Adding 2025, just to see if it maintains excess for a fourth year in a row:
Figure 4
Figure 4 depicts the summer of 2025 to be a fourth consecutive year of excess summer pneumonia-involved deaths.
Look now at the summers of 2020 and 2021 after massive years of Covid disease and corresponding pneumonia deaths. The summers of 2020 and 2021 are BELOW expected values in the red model plot.
Most Covid vaccinations occurred in the end of summer 2021 due to vaccine mandates for school, corporations, hospitals, and government workers. After summer 2021, there were FOUR consecutive summers of excess pneumonia-involved deaths.
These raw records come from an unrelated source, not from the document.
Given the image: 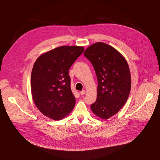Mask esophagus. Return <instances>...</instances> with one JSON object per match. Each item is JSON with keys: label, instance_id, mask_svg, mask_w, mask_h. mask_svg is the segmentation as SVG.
Instances as JSON below:
<instances>
[{"label": "esophagus", "instance_id": "34e87169", "mask_svg": "<svg viewBox=\"0 0 160 160\" xmlns=\"http://www.w3.org/2000/svg\"><path fill=\"white\" fill-rule=\"evenodd\" d=\"M80 95H84V94H85V91L83 90V91H80Z\"/></svg>", "mask_w": 160, "mask_h": 160}]
</instances>
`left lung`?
<instances>
[{
	"instance_id": "left-lung-1",
	"label": "left lung",
	"mask_w": 160,
	"mask_h": 160,
	"mask_svg": "<svg viewBox=\"0 0 160 160\" xmlns=\"http://www.w3.org/2000/svg\"><path fill=\"white\" fill-rule=\"evenodd\" d=\"M84 55L91 62L98 79L97 99L91 108L97 117L108 119L123 107L131 91V74L124 57L102 42L90 45Z\"/></svg>"
}]
</instances>
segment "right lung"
<instances>
[{
  "instance_id": "1",
  "label": "right lung",
  "mask_w": 160,
  "mask_h": 160,
  "mask_svg": "<svg viewBox=\"0 0 160 160\" xmlns=\"http://www.w3.org/2000/svg\"><path fill=\"white\" fill-rule=\"evenodd\" d=\"M83 47L61 46L38 57L31 73L34 103L44 115L59 121L72 111L75 97L70 87L69 69L83 53Z\"/></svg>"
}]
</instances>
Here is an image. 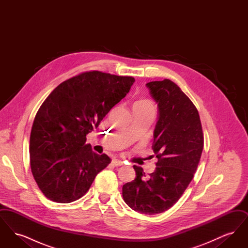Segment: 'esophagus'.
Returning a JSON list of instances; mask_svg holds the SVG:
<instances>
[{
    "label": "esophagus",
    "mask_w": 248,
    "mask_h": 248,
    "mask_svg": "<svg viewBox=\"0 0 248 248\" xmlns=\"http://www.w3.org/2000/svg\"><path fill=\"white\" fill-rule=\"evenodd\" d=\"M111 164H112V165H114V166H121V165H124V162L119 160V159H112Z\"/></svg>",
    "instance_id": "1"
}]
</instances>
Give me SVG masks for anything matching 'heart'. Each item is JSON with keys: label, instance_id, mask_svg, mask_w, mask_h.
<instances>
[{"label": "heart", "instance_id": "obj_1", "mask_svg": "<svg viewBox=\"0 0 248 248\" xmlns=\"http://www.w3.org/2000/svg\"><path fill=\"white\" fill-rule=\"evenodd\" d=\"M135 105H141V106H153L152 103L150 101H147V100H142L140 102H137Z\"/></svg>", "mask_w": 248, "mask_h": 248}]
</instances>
Years 2010 through 2021 comprise TWELVE consecutive years without such excess.
Conclusion
Something happened after the summer of 2021 that devastated the immune systems of Connecticut residents and caused thousands of excess pneumonia-involved deaths. And it was NOT Covid disease per se.
The Connecticut Department of Public Health, Centers for Disease Control and Prevention, National Institutes of Health, Food and Drug Administration, Centers for Medicare and Medicaid Services, and U.S. Department of Health and Human Services spend more than $1.6 TRILLION per year. Do they study actual anomalies of death and illness? If they do, then maybe they can forensically investigate their own data to determine why these thousands of people in Connecticut are dead from something involving pneumonia that does NOT correlate to Covid. In just those last three years, ~1,500 people died. Connecticut is about 1% of the U.S. population. So that’s about 150,000 people, if the same thing happened in every state. Don’t we deserve to know what killed ~150,000 Americans, knowing that it was not Covid?
God Bless You All






Hi John, my friend Chris Edwards in UK just sent me UK data showing massive increase in Cataract over a similar timescale to yours. I wonder if any of your Death certificates describe sudden onset blindness?
John have you heard of Joachim Gerlach?
In this interview with Kevin McCairn, he discusses the uptick in pneumonia at 36.25 mins.
He also discusses immunodeficiency more broadly in the context of the covid vaccines/infections.
https://rumble.com/v746bja-evidence-for-widespread-immune-dysregulation-with-joachim-gerlach.html?e9s=src_v1_ucp_a
Anecdotally my 30 yr old niece and my 40 year old gardener both had pneumonia in the last 2 years. Both healthy young adults so this is very abnormal. Both double jabbed in the UK with Pfizer.